Semua itu membuat ia punya banyak akar di Golkar. Sudah banyak orang yang menjadi kader dia di partai beringin tersebut. Jejaring lintas partainya juga menjadi kuat karena latar belakang dia sebagai aktifis mahasiswa dan kepemudaan.
Sebagai politisi ia punya modal kuat untuk bertahan dan tetap menjadi sosok besar.
Yang menarik adalah gaya politik Akbar. Meski ia keturunan Sumatra Utara yang dikenal keras dan meledak-ledak, dalam berpolitik ia dikenal kalem. Cara bicaranya. Logatnya. Dan perilakunya dalam menghadapi lawan.
Gaya politik Akbar terkesan snagta Jawa. Apakah ini karena pengaruh istrinya yang keturunan Karaton Solo? Entahlah. Yang pasti, ia berhasil menjadi kepercayaan Pak Harto yang dikenal sangat Jawa dalam berpolitik.
Ia punya berbagai langkah untuk menjadikan Golkar bertahan dan tetap besar paska reformasi. Misalnya, dengan mengubah nama Golkar menjadi Partai Golkar yang kemudian disahkan dalam Munaslub 1998 di Bali. Perubahan nama itu dipilih sebagai upaya untuk memperbaiki citra buruk sebagai partai alat penguasa di zaman pemerintahan Soeharto.
Kepemimpinannya di Golkar di era reformasi baru berakhir ketika dikalahkan Jusuf Kalla dalam Munas ke VII di Bali. Saat itu, JK --demikian politisi pengusaha asal Makasar ini dipanggil-- menjadi Wakil Presiden hasil pemilihan presiden secara langsung pertama bersama Susilo Bambang Yudhoyono. Modal JK sebagai wapres itulah yang membuat JK bisa mengalahkan Akbar.

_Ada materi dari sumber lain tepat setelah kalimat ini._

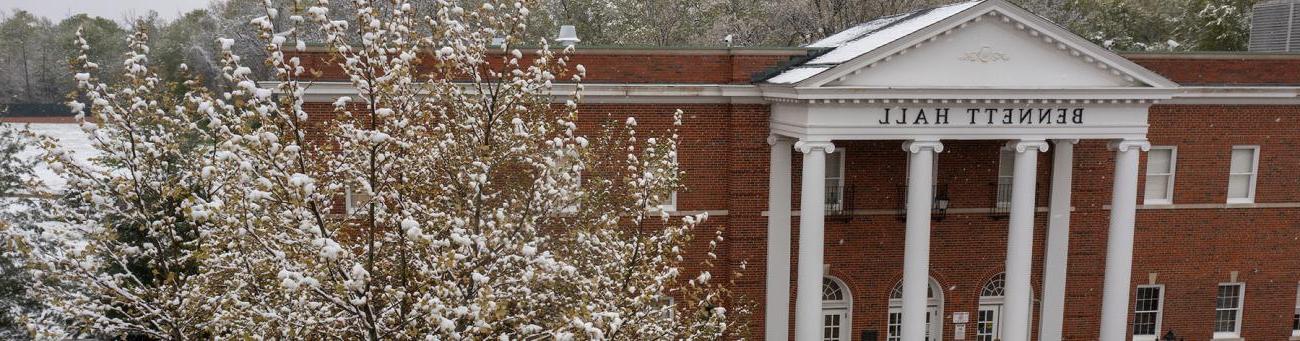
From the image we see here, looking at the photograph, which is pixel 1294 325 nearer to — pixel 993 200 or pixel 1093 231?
pixel 1093 231

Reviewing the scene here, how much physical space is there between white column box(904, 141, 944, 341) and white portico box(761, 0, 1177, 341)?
21 mm

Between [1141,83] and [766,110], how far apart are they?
6809 millimetres

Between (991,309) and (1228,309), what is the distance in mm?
5472

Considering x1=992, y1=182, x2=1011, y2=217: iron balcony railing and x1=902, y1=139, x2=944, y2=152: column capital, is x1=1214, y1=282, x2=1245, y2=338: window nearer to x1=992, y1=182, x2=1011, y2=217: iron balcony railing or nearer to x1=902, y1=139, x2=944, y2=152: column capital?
x1=992, y1=182, x2=1011, y2=217: iron balcony railing

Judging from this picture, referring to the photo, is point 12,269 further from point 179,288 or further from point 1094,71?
point 1094,71

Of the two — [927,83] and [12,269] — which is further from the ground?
[927,83]

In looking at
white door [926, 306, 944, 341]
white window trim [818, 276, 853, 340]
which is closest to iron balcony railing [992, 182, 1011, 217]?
white door [926, 306, 944, 341]

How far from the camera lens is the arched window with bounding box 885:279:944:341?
2025 cm

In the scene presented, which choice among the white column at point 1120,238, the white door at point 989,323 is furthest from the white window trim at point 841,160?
the white column at point 1120,238

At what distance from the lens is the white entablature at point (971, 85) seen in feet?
53.4

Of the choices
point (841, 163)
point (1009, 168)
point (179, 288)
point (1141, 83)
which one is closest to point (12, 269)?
point (179, 288)

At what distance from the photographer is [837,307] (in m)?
20.2

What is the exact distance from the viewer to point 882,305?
65.8 ft

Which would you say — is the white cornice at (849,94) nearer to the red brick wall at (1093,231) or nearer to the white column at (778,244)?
the red brick wall at (1093,231)
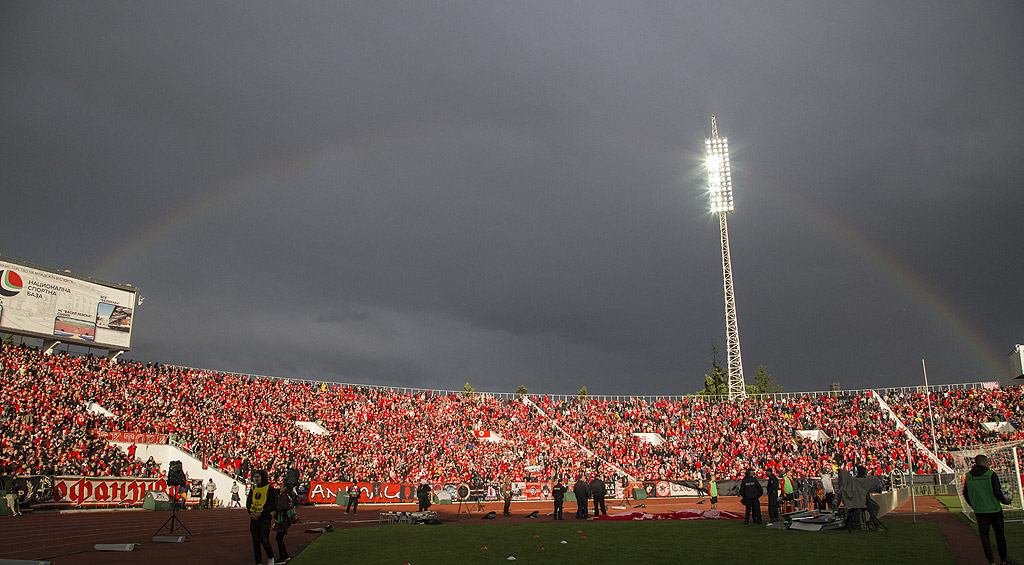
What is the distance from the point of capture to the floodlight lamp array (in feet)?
215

Akbar Tanjung (kanan). (Foto: berita2bahasa)
Habiskah karir politik dia? Belum. Meski telah disingkirkan kelompok JK selama kepengurusannya, ia berhasil kembali menjadi orang penting di partai itu dalam kepengurusan Abu Rizal Bakrie 2009-20014. Ia dipilih menjadi Ketua Dewan Pertimbangan Partai Golkar. Ganti kelompok JK yang terpental dari Golkar.
Tampaknya, ketika JK kembali memegang kendali kuasa sebagai Wakil Presiden Jokowi, Akbar kembali disingkirkan. Partai Golkar berusaha dipecah dengan munculnya DPP Golkar kubu Agung Laksono. Pada saat JK berusaha menyatukan kubu Agung dan Ical --panggilan akrab Abu Rizal Bakrie-- Akbar merasa ditinggal.
''Saya sudah dianggap tidak ada dalam proses penyatuan kembali,'' keluhnya.
Dalam tahapan penyatuan kembali dua kubu dalam Golkar ini, Akbar memang tidak dilibatkan. Tampak bahwa yang sangat berperan dalam proses itu adalah JK. Juga ada tangan-tangan Menko Polhukam Luhut H. Panjaitan yang memang dikenal sebagai orang dekat Ical.
Inikah sangkakala bagi karir politik Akbar? Wallahu a’lam bi sawab. Saya yakin ia tidak tinggal diam. Ia pasti masih tetap menggalang kekuatan. Pada saatnya, ia akan tampil dengan kekuatan barunya. Kecuali takdir telah menentukan yang lain.
Akbar memang tipologi politisi yang tidak pernah mati. ''Seng ada matinya,'' kata orang Ambon. *)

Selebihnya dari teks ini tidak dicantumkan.